Two randomized, double-blind trials comparing sipuleucel-T with control in men with mCRPC showed evidence of survival prolongation [4,5]. These early trials were unable to show a significant effect on time to disease progression. To examine the survival benefit in a larger population, a phase III trial in 512 men with mCRPC prostate cancer was carried out [6]. Patients in the sipuleucel-T-treatment arm had a 22.5% reduction in risk of death (hazard ratio 0.775; 95% CI 0.614, 0.979; P= 0.032) and a 4.1-month improvement in median survival (25.8 months for sipuleucel-T compared with 21.7 months for control). The 36-month survival probability was 32.1% for sipuleucel-T vs 23% for control.

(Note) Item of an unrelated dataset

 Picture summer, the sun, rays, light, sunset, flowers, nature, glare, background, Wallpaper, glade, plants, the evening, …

Integrated safety results from the four randomized, double-blind sipuleucel-T studies, including three studies in CRPC and one in androgen-dependent prostate cancer showed that the most common side-effects associated with sipuleucel-T were chills, pyrexia, headache and myalgia. These side-effects were slightly more common after the second and third infusions than the first infusion. Most of the infusion reactions occurred in £1 day after infusion, were mild or moderate in severity, and resolved in £2 days. These reactions can generally be managed in the outpatient setting [7]. In contrast to the side-effects seen with sipuleucel-T, chemotherapeutic agents such as docetaxel or cabazitaxel can frequently cause neutropenia, fatigue, and diarrhoea, while less commonly resulting in anaemia, thrombocytopenia, infections, hypersensitivity and fluid retention, as well as being administered over much longer periods that increase the cumulative risks of adverse events. In addition, these agents are indicated combined with prednisone that can result in additional immunosuppression, glucose intolerance, and adrenal suppression.

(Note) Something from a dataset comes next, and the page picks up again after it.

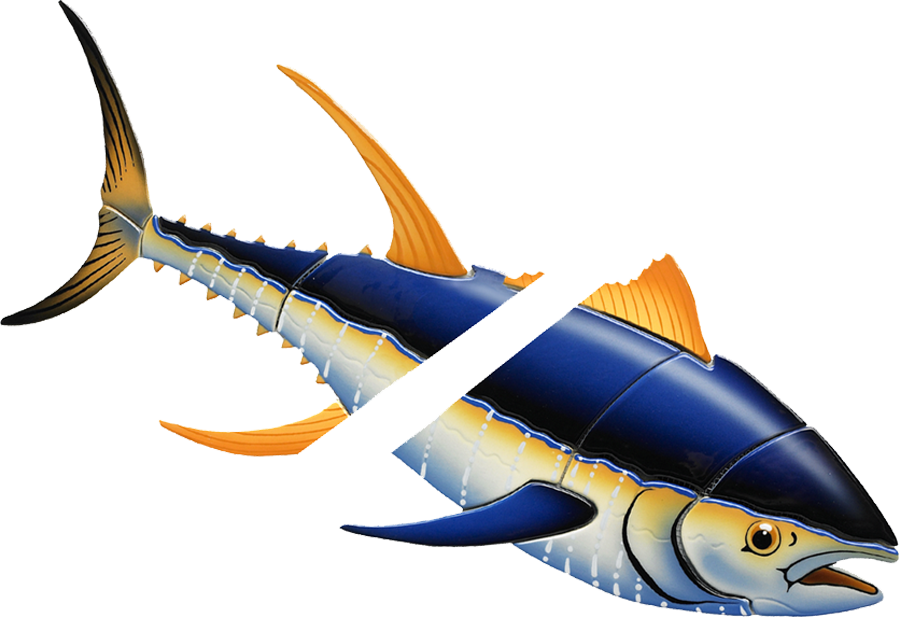 YT72  Yellowfin Tuna Down w-split copy.png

The implications of availability of sipuleucel-T for current practice are significant. First and foremost, it will require more aggressive screening of men for the development of metastatic disease. The patients studied in Phase 3 trials of sipuleucel-T had asymptomatic or minimally symptomatic mCRPC, with most being chemotherapy naive. In our current disease-state models, we do not differentiate between asymptomatic and symptomatic CRPC; however, this will become increasingly important as we determine the optimal sequence of therapies for patients. In the past many patients in the asymptomatic disease state may have been managed conservatively with only continued ADT and watchful waiting, or more modestly active secondary hormonal manipulations. Active screening of men with asymptomatic non-mCRPC for the development of metastases will be increasingly important to identify patients early for treatment with sipuleucel-T as well as for prevention of skeletal-related events. Furthermore, it appears from the Kaplan–Meier curves that the absolute benefit associated with sipuleucel-T therapy increases with longer survival, so administering such a strategy early in CRPC makes sense to maximize the cost effectiveness of this treatment. If therapeutic vaccines such as sipuleucel-T function in concert with subsequent treatments to improve overall survival, then it would follow that identifying these patients early would allow for more sequential therapies and thus more opportunity for synergy.

In summary, sipuleucel-T is an active immunotherapy associated with a low incidence of transient adverse events but with a significant impact on overall survival in this patient population. Early and aggressive re-staging of CRPC will allow us to identify patients in a new disease state, minimal burden, asymptomatic mCRPC, and offer them the greatest absolute benefit to this, well tolerated, treatment approach that is administered over ≈1 month.


Daniel George is a Consultant and on the Speakers Bureau for Dendreon, Sanofi-Aventis, Novartis, Pfizer and Genentech.